Charitable donations
Your Money: Avoiding Tax Audits
This is the
most common deduction and, since so many tax filers tend to misuse
it, it's also a major reason for "bells going off" at
the IRS.
When giving
used cars or clothes to a charitable organization, just remember
that the value of your donation is what it's worth when you donate
it. A used designer dress or suit given to the Salvation Army,
for example, is no longer worth the $800 you paid for it, nor
is an old jalopy worth the same as when you bought it at the car
dealership - 10 years ago.
In short,
say IRS auditors, be clear and reasonable when claiming charitable
deductions by costing and itemizing each deduction.
As a growing number of Americans opt for business startups from their home,
many of the newly self-employed find the home office deduction
very enticing. However, it also presents one of the IRS' favorite
targets of questioning. So, if you're absolutely sure that the
spare room you've scoped-out has been used solely and "exclusively"
for business, and can meet the various (and some say confusing)
criteria for claiming the home office deduction, by all means go for it. Otherwise, say the experts, avoid the headache.
Earned income credit
Another frequently taken deduction, the EIC was designed to provide tax breaks for
low-income families.
Most people who file the earned income credit apply as guardians of children who live with them. However, most who read the fine print soon discover that
they must prove they are related to the child, (normally, with a birth certificate) and that they have lived with them under the same roof for more than six months a year.
Unmarried tax filers, in particular, often mistakenly file for the children of a boyfriend or girlfriend that they have supported financially during the year.
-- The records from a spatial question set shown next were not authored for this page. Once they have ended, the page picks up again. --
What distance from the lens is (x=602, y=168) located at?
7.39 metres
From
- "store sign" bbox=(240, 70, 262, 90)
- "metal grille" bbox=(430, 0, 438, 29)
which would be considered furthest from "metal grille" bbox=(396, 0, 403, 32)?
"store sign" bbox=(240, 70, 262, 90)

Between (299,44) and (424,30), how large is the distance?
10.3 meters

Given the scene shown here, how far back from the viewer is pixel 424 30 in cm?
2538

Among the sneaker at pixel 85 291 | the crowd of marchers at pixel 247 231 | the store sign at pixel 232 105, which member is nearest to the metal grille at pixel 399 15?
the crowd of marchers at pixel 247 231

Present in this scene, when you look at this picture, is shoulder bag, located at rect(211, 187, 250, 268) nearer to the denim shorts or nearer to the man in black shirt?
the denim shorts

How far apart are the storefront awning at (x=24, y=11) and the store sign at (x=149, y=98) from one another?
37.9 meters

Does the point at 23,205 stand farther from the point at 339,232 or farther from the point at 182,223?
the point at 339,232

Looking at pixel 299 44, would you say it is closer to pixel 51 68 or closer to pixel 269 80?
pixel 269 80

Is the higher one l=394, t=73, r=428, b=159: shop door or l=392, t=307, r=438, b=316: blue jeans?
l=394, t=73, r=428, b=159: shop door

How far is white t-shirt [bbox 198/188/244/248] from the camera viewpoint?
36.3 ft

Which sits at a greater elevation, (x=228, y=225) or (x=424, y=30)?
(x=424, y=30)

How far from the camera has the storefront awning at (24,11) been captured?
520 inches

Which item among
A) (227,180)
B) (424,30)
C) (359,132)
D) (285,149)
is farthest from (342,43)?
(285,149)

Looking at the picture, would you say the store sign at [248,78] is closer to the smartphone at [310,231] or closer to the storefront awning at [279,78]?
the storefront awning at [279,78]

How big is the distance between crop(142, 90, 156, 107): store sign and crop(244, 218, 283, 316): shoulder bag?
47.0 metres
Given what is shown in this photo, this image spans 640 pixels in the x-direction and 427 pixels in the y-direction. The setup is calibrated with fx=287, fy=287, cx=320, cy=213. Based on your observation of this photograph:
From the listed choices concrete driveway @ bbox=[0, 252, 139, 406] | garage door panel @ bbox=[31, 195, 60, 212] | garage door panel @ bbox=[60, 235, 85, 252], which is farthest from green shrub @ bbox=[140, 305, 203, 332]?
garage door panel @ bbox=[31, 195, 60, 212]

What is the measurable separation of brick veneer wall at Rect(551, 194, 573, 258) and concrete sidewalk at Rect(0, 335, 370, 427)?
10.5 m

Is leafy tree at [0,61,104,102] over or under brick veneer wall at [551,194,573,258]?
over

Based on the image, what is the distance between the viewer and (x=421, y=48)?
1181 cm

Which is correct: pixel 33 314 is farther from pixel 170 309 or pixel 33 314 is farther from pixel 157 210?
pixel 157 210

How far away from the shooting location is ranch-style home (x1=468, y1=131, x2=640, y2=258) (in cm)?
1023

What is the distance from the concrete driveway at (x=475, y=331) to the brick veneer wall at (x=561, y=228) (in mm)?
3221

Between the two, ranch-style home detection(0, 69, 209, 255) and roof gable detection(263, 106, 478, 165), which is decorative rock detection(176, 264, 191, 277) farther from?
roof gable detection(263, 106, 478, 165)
However, this scenario will also be disallowed unless the children have been first legally adopted.
Avoid simple mistakes
Finally, be sure to report all your income, attach all related W-2 forms, re-check your figures to make sure there are no mathematical errors, and submit a "neat" return so your form can be easily read. If not you may - at the very least - receive a phone call or letter from a tax examiner asking you to further explain your return.
Seems obvious, but filing a correct tax return goes a long way toward avoiding special attention from the IRS.